Максим Горький - Мать. Дело Артамоновых
В жизнь Якова угловатая, черная фигура дяди внесла еще одну тень, вид монаха вызывал в нем тяжелые предчувствия, его темное, тающее лицо заставляло думать о смерти. Яков Артамонов смотрел на все, что творилось дома, с высоты забот о себе самом, но хотя заботы всё возрастали, однако и дома тоже возникало все больше новых тревог. Чутье мужчины, опытного в делах любви, подсказывало ему, что Полина стала холоднее с ним, а хладнокровный поручик Маврин подтверждал подозрения Якова; встречаясь с ним, поручик теперь только пренебрежительно касался пальцем фуражки и прищуривал глаза, точно разглядывая нечто отдаленное и очень маленькое, тогда как раньше он был любезней, вежливее и в общественном собрании, занимая у Якова деньги на игру в карты или прося его отсрочить уплату долга, не однажды одобрительно говорил:
— У вас, Артамонов, фигура артиллериста.
Или говорил что-нибудь другое, тоже приятное. Якову льстило грубоватое добродушие этого точно из резины отлитого офицера, удивлявшего весь город своим презрением к холоду, ловкостью, силой и, несомненно, скрытой в нем отчаян-ной храбростью. Он смотрел в лица людей круглыми, каменными глазами и говорил сиповато, командующим голосом:
— Я мужчина хладнокровный и терпеть не могу преувеличений.

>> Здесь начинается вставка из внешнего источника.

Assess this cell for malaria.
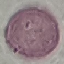

It is uninfected.

Acquired by smartphone through the microscope eyepiece. Thin smear of blood. Giemsa stain. Cell patch, automatically extracted from a larger field of view and resized to 64 × 64 pixels.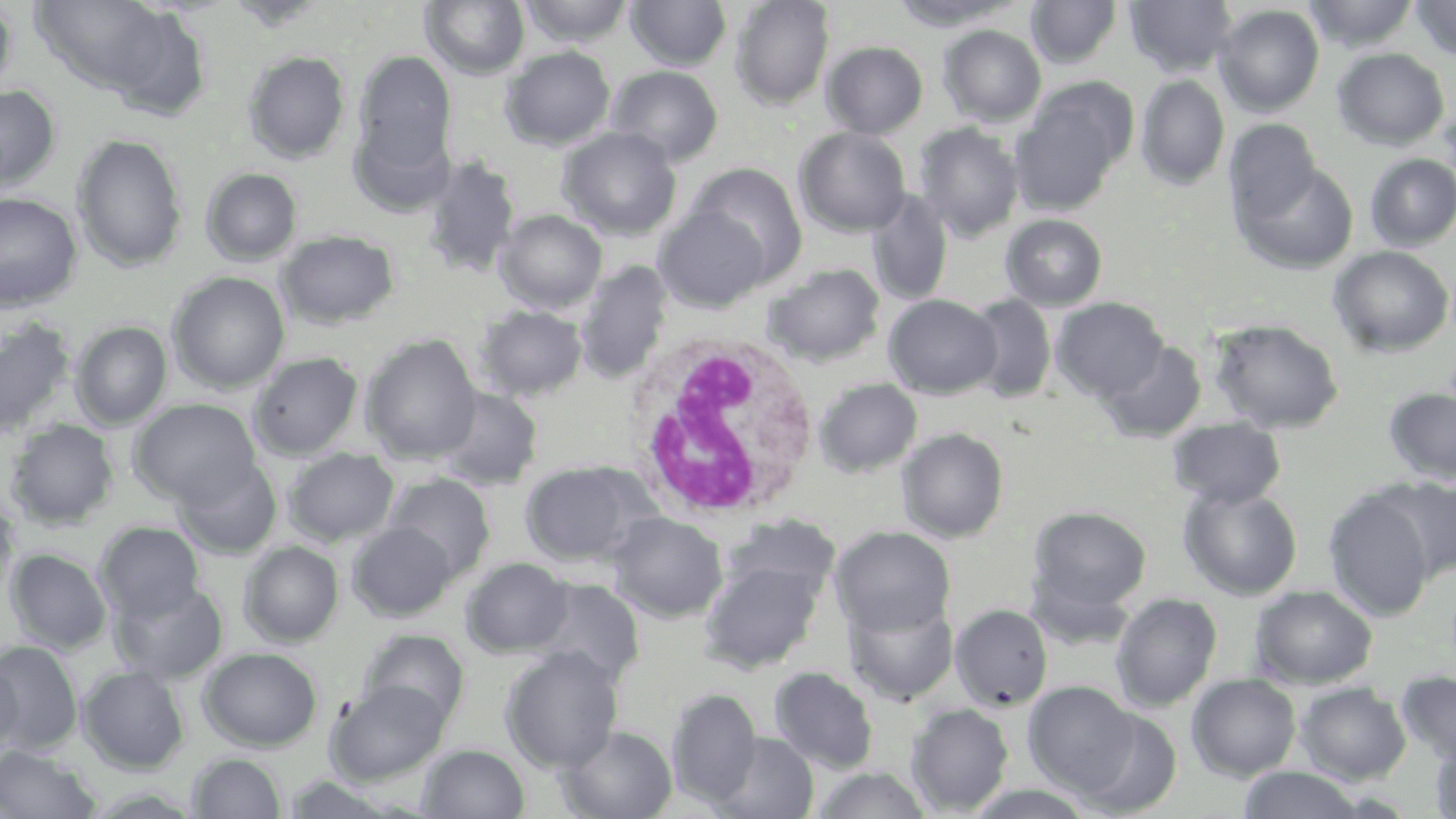

Summary:
  - Coordinate format: approximate bounding boxes as (x1,y1)-(x2,y2) corner pairs in pixels
  - White blood cell locations: (623,332)-(821,526)
  - Uninfected red blood cell locations: (0,0)-(17,99), (25,0)-(170,98), (225,0)-(328,30), (519,0)-(636,47), (730,0)-(835,110), (888,0)-(1020,30), (1125,0)-(1238,77), (1303,0)-(1419,51), (1410,0)-(1456,62), (421,1)-(530,79), (625,1)-(732,71), (1026,1)-(1122,69), (1214,4)-(1325,116), (121,11)-(212,116), (938,24)-(1047,127), (822,41)-(928,138), (501,46)-(616,150), (1332,48)-(1450,150), (1353,48)-(1454,252), (353,50)-(458,175), (242,51)-(351,164), (606,65)-(724,167), (1136,74)-(1230,191), (1010,82)-(1134,217), (0,84)-(61,192), (1224,119)-(1322,230), (913,122)-(1024,242), (558,127)-(683,240), (794,127)-(911,236), (72,134)-(186,272), (1365,153)-(1456,251), (420,155)-(520,279), (1237,161)-(1358,274), (685,162)-(808,283), (201,167)-(303,265), (866,190)-(953,306), (0,192)-(83,311), (654,205)-(773,312), (495,209)-(608,313), (1001,214)-(1108,310), (277,230)-(400,329), (1329,246)-(1454,357), (575,261)-(674,383), (764,263)-(886,366), (168,271)-(290,393), (884,294)-(1001,399), (966,294)-(1058,402), (1052,297)-(1169,401), (474,305)-(589,401), (0,318)-(77,442), (1209,319)-(1344,434), (70,321)-(172,429), (360,333)-(483,463), (1098,340)-(1207,442), (248,352)-(364,460), (814,378)-(922,477), (434,387)-(544,490), (1384,387)-(1456,484), (129,398)-(261,506), (1168,417)-(1286,508), (5,419)-(119,529), (896,428)-(1008,542), (283,447)-(400,547), (174,456)-(282,559), (519,461)-(653,568), (385,473)-(495,581), (1379,475)-(1456,581), (1178,483)-(1303,600), (1323,489)-(1436,621), (0,492)-(21,600), (1028,506)-(1151,617), (608,512)-(728,622), (721,514)-(841,603), (94,521)-(205,623), (347,522)-(457,621), (831,526)-(956,636), (239,541)-(344,647), (6,548)-(112,654), (462,557)-(572,657), (699,559)-(823,674), (531,577)-(645,686), (112,581)-(228,684), (1249,584)-(1377,689), (1110,592)-(1223,712), (843,594)-(959,704), (950,604)-(1053,711), (358,628)-(470,728), (0,640)-(83,755), (501,645)-(624,773), (198,647)-(323,751), (0,653)-(24,758), (78,666)-(189,773), (769,666)-(879,773), (1396,671)-(1456,766), (1186,673)-(1302,780), (327,680)-(450,784), (1023,680)-(1141,798), (1295,682)-(1412,783), (668,688)-(762,807), (906,704)-(1014,815), (1072,706)-(1183,816), (558,725)-(678,819), (711,732)-(819,819), (1428,735)-(1456,819), (0,744)-(100,818), (419,744)-(529,818), (187,752)-(287,819), (812,767)-(932,818), (1237,767)-(1366,819), (962,784)-(1098,819)
  - Slide-level diagnosis: no evidence of blood parasites
  - Stain: May-Grünwald-Giemsa
  - Magnification: 1000x
  - Modality: optical microscopy
  - Image size: 1456×819 pixels
  - Field of view: one of a larger specimen
  - Preparation: thin blood smearIdentify the cell.
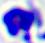
This is a leukocyte.

{
  "modality": "micrograph",
  "magnification": "400x"
}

Поссорившись за картами с почтмейстером Дроновым, больным, но ехидного ума старичком, которого все в городе боялись, Маврин сказал ему:
— Преувеличивать не стану, но вы — старый дурак!
Подозревая в нем соперника, Яков Артамонов боялся столкновений с поручиком, но у него не возникало мысли о том, чтоб уступить Маврину Полину, — женщина становилась все приятнее ему. Все-таки он уже не однажды предупреждал ее:
— Смотри, если замечу что-нибудь между тобой и Мавриным — брошу!
Рядом с этим росла тревога, которую вызывал в нем охотник Носков. Он подстерегал Якова на окраине города, у мостика через Ватаракшу, внезапно вырастал из земли и настойчиво, как должного, просил денег, глядя в свою фуражку.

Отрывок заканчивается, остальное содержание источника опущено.